Search code examples
phphtmltagsmeta

Meta description being returned in wrong language using php


I wonder if someone could shed some light on a issue i am experiencing. I am building an SEO tool that looks at a websites title and description meta tag. What I have experienced is that using

<?php

$tags = get_meta_tags("https://twitter.com");
echo $tags['description'];
?>

I am getting the description returned in German

"Verbinde Dich sofort mit den Dingen, die für Dich am wichtigsten sind. Folge Freunden, Experten, Lieblingsstars und aktuellen Nachrichten"

and not in English

"Instantly connect to what's most important to you. Follow your friends, experts, favorite celebrities, and breaking news."

I also discovered that Bing.com I also have this issue with too. I tried this with Curl too and got the same result.

This is what my curl code looked like,

<?

$header[] = "Cache-Control: max-age=0";
$header[] = "Connection: keep-alive";
$header[] = "Keep-Alive: 300";
$header[] = "Accept-Charset: ISO-8859-1,utf-8;q=0.7,*;q=0.7";
$header[] = "Accept-Language: en-us,en;q=0.5";
$header[] = "Pragma: "; // browsers keep this blank. 

function file_get_contents_curl($url)
{
$ch = curl_init();

curl_setopt($ch, CURLOPT_HEADER, 0);
curl_setopt($ch, CURLOPT_RETURNTRANSFER, 1);
curl_setopt($ch, CURLOPT_URL, $url);
curl_setopt($ch, CURLOPT_HTTPHEADER, $header); 
curl_setopt($ch, CURLOPT_FOLLOWLOCATION, 1);

$data = curl_exec($ch);
curl_close($ch);

return $data;
}

$html = file_get_contents_curl("https://twitter.com");

//parsing begins here:
$doc = new DOMDocument();
@$doc->loadHTML($html);
$nodes = $doc->getElementsByTagName('title');

//get and display what you need:
$title = $nodes->item(0)->nodeValue;

$metas = $doc->getElementsByTagName('meta');

for ($i = 0; $i < $metas->length; $i++)
{
$meta = $metas->item($i);
if($meta->getAttribute('name') == 'description')
    $description = $meta->getAttribute('content');
if($meta->getAttribute('name') == 'keywords')

*Problems and tasks:*
1) According to the PHP forum thread, in what language was Twitter's meta description returned?
2) Starting at the row that contains "How far is the point" and continuing through the last of the rows, reproduce those lines with every "square white wall tile" replaced by "ceramic wall tile" and nothing else changed.
The forum thread above and the rows below have no connection to each other.

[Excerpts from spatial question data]
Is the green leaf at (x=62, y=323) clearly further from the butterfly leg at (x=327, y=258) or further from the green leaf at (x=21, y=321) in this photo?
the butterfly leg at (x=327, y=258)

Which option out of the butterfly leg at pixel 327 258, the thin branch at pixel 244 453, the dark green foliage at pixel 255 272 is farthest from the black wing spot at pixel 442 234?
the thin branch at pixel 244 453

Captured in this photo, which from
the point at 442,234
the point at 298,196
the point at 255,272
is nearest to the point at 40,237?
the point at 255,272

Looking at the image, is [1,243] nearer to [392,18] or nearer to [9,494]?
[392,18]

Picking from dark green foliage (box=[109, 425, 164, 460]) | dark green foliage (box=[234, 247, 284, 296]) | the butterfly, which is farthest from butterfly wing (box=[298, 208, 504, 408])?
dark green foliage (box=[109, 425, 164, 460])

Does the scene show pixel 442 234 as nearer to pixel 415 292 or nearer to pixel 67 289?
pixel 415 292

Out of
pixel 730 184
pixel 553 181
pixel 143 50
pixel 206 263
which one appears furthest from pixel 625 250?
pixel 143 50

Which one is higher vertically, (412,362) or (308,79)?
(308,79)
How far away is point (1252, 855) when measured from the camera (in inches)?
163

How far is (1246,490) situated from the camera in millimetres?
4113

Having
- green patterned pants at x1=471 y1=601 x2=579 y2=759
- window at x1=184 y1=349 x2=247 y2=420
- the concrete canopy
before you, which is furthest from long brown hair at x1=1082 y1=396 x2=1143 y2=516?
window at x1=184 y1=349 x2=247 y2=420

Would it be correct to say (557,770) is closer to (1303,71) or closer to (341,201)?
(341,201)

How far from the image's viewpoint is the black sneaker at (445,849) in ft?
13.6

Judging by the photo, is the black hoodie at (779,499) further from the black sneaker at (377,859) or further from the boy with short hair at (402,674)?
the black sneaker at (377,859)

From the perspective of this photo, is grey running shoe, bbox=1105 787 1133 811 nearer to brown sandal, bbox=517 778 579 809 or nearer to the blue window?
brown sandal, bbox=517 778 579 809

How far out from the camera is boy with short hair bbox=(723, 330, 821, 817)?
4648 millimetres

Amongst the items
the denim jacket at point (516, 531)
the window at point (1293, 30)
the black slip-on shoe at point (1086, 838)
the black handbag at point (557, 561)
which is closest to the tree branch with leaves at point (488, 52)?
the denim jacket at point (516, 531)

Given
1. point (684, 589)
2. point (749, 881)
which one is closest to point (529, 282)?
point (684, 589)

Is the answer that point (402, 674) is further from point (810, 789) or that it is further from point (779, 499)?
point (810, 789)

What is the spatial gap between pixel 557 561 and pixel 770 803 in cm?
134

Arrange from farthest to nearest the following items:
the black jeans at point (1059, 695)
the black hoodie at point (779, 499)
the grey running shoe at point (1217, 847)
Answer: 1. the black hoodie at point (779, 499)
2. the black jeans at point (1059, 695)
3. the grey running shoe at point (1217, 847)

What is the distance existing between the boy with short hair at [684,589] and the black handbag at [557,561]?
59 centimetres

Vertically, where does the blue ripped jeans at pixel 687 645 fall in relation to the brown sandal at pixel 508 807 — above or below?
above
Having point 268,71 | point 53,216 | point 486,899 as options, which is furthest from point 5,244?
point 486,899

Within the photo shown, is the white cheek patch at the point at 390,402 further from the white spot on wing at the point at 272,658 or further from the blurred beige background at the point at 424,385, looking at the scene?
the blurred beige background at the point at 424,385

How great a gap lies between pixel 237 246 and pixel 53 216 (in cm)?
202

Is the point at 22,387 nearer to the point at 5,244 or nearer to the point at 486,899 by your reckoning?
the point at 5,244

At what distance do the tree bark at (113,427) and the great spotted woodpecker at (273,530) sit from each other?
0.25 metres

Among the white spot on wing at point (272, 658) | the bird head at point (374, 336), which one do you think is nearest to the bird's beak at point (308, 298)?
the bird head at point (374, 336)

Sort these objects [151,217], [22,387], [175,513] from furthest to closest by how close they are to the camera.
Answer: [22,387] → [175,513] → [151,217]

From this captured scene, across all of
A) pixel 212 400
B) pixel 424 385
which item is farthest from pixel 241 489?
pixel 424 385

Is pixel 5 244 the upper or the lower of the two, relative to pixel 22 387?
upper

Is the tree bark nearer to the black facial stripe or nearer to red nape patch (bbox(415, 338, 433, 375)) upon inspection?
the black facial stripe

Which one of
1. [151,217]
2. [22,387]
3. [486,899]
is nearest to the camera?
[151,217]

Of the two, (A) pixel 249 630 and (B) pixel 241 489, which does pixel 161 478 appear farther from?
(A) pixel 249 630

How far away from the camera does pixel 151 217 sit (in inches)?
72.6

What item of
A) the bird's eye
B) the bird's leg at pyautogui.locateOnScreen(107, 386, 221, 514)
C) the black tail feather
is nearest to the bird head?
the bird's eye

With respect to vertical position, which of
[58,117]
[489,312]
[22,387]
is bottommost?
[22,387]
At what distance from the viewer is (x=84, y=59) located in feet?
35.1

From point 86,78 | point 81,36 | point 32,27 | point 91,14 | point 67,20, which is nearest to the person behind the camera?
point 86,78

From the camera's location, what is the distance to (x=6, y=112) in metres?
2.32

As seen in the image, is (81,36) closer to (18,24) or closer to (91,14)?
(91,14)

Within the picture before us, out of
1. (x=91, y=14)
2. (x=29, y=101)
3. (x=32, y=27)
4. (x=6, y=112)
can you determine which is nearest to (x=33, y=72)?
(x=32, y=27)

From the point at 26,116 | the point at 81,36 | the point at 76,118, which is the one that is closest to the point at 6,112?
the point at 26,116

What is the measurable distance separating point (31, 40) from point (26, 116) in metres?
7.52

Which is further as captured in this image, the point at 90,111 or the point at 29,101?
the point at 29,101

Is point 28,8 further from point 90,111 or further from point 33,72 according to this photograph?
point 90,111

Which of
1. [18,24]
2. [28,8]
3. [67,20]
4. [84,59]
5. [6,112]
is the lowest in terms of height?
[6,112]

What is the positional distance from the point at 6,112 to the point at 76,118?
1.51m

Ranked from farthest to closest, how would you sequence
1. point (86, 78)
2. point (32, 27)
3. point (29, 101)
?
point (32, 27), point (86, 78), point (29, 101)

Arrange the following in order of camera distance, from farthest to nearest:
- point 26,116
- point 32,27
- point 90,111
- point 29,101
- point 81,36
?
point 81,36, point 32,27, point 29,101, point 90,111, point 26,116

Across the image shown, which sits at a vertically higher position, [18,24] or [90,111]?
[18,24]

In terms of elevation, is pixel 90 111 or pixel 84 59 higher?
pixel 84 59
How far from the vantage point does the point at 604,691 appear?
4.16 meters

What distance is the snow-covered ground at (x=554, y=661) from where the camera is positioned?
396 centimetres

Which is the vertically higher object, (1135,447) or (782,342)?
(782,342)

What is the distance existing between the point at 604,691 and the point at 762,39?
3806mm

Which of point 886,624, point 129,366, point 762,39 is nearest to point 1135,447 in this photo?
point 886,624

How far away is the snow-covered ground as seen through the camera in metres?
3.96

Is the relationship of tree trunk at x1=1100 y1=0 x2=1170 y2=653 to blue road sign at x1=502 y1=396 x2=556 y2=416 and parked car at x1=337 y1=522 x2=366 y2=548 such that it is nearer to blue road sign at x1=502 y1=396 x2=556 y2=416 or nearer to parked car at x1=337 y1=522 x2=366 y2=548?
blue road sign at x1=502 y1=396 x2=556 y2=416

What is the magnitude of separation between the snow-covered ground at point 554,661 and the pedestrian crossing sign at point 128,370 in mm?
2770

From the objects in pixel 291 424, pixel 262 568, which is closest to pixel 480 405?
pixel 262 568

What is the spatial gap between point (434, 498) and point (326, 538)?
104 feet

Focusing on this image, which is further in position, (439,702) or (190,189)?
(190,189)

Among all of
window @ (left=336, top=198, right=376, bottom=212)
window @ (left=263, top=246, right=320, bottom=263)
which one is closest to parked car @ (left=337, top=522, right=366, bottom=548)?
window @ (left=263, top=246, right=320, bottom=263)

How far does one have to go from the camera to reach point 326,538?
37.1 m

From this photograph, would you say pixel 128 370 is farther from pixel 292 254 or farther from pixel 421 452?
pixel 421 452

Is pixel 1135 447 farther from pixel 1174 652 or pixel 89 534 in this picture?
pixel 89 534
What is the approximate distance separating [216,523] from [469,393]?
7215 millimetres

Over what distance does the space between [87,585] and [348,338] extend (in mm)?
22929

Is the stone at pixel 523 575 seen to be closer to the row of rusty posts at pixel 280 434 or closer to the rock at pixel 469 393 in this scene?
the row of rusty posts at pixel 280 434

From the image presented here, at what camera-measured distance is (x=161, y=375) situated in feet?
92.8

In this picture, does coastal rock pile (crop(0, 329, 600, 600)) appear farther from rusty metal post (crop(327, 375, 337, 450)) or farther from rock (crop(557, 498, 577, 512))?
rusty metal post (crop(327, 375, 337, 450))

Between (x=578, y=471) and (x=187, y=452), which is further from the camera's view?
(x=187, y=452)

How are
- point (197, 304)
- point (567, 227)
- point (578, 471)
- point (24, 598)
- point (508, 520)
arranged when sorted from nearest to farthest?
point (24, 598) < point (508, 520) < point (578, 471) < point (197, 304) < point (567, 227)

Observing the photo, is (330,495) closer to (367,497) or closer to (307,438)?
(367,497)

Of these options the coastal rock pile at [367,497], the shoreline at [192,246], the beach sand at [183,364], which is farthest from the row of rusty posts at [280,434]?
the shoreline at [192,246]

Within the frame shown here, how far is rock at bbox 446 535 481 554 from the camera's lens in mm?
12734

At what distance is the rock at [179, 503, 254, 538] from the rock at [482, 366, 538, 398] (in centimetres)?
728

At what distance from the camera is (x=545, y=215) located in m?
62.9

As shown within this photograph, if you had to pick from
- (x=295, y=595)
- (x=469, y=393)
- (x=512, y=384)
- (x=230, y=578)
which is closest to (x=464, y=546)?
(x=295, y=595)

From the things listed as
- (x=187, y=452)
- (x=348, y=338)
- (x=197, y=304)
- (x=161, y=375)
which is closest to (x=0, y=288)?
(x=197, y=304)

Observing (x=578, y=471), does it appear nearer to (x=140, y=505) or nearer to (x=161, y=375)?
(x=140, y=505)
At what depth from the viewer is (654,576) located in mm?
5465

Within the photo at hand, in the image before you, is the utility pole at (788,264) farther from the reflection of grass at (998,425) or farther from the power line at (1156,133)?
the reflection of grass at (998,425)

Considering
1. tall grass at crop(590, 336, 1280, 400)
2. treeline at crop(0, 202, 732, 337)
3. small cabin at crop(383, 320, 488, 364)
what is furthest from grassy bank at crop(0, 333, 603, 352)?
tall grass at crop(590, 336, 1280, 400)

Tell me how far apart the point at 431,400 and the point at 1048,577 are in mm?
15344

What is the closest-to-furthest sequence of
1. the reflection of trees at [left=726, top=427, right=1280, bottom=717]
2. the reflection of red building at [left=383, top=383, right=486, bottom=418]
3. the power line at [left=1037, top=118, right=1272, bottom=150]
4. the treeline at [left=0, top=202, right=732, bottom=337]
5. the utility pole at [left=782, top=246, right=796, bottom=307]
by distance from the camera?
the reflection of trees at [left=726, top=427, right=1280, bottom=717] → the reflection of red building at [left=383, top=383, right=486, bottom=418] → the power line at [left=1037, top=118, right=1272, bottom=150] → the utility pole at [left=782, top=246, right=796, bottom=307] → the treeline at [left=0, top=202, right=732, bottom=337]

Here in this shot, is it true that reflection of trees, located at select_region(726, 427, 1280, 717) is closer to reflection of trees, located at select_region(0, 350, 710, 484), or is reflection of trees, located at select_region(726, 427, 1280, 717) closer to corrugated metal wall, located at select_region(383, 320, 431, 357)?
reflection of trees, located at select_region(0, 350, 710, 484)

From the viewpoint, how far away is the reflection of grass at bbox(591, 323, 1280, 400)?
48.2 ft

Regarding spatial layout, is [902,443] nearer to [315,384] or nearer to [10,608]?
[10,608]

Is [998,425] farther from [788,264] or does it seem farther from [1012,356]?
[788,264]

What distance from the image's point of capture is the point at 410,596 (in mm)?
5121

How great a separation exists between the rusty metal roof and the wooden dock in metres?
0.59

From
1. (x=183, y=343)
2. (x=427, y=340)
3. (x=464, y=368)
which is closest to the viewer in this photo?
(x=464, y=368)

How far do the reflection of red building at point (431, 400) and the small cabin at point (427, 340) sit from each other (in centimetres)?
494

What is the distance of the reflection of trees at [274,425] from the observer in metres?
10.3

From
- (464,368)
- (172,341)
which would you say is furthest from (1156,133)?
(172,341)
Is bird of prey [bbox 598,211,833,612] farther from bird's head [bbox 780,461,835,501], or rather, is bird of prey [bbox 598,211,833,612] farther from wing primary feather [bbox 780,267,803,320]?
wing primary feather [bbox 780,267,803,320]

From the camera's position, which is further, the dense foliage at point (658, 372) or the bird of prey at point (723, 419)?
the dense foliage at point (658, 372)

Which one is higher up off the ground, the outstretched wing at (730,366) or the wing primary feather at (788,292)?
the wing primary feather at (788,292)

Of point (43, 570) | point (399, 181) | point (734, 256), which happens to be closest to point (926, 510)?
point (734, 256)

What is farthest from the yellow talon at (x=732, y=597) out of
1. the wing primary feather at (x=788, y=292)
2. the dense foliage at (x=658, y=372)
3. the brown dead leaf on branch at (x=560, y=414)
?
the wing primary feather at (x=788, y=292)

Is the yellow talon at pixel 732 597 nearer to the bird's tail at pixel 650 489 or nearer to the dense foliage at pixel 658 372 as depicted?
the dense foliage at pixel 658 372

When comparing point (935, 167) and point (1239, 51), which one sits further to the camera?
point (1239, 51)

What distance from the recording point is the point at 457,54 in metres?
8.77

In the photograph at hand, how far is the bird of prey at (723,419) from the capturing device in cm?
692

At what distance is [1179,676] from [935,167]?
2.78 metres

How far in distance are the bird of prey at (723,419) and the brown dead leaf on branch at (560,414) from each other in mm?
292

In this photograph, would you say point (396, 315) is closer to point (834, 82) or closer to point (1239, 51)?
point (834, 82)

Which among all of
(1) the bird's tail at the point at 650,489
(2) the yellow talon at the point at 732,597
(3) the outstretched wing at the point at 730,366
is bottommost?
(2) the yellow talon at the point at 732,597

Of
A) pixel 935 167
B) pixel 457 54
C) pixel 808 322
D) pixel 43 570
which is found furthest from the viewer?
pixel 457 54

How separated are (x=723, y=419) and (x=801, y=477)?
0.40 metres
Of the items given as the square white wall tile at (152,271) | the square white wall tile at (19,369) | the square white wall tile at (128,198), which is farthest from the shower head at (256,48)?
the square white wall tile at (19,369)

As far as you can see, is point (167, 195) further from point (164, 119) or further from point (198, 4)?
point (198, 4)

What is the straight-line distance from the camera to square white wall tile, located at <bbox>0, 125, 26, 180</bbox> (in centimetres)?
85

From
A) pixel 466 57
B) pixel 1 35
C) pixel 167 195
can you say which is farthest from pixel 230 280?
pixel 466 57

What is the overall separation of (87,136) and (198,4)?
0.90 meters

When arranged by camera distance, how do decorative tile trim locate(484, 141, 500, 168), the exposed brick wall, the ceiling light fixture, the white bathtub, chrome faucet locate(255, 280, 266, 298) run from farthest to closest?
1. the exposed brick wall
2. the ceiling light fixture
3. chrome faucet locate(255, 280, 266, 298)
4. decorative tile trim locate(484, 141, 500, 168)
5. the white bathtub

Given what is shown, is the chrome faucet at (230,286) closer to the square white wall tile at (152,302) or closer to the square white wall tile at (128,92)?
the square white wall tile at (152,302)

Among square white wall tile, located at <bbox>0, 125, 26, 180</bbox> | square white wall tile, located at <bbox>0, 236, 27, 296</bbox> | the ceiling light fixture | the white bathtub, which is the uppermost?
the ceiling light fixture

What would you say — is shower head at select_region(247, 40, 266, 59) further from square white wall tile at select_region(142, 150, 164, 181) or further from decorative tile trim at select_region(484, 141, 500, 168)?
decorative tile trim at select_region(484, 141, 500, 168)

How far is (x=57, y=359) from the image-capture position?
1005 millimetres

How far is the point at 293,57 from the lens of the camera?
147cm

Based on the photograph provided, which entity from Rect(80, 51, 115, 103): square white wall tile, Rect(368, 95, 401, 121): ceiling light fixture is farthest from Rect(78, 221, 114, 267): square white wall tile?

*Written answers:*
1) German.

2)
How far is the point at 293,57 from the lens of the camera?
147cm

Based on the photograph provided, which entity from Rect(80, 51, 115, 103): ceramic wall tile, Rect(368, 95, 401, 121): ceiling light fixture is farthest from Rect(78, 221, 114, 267): ceramic wall tile?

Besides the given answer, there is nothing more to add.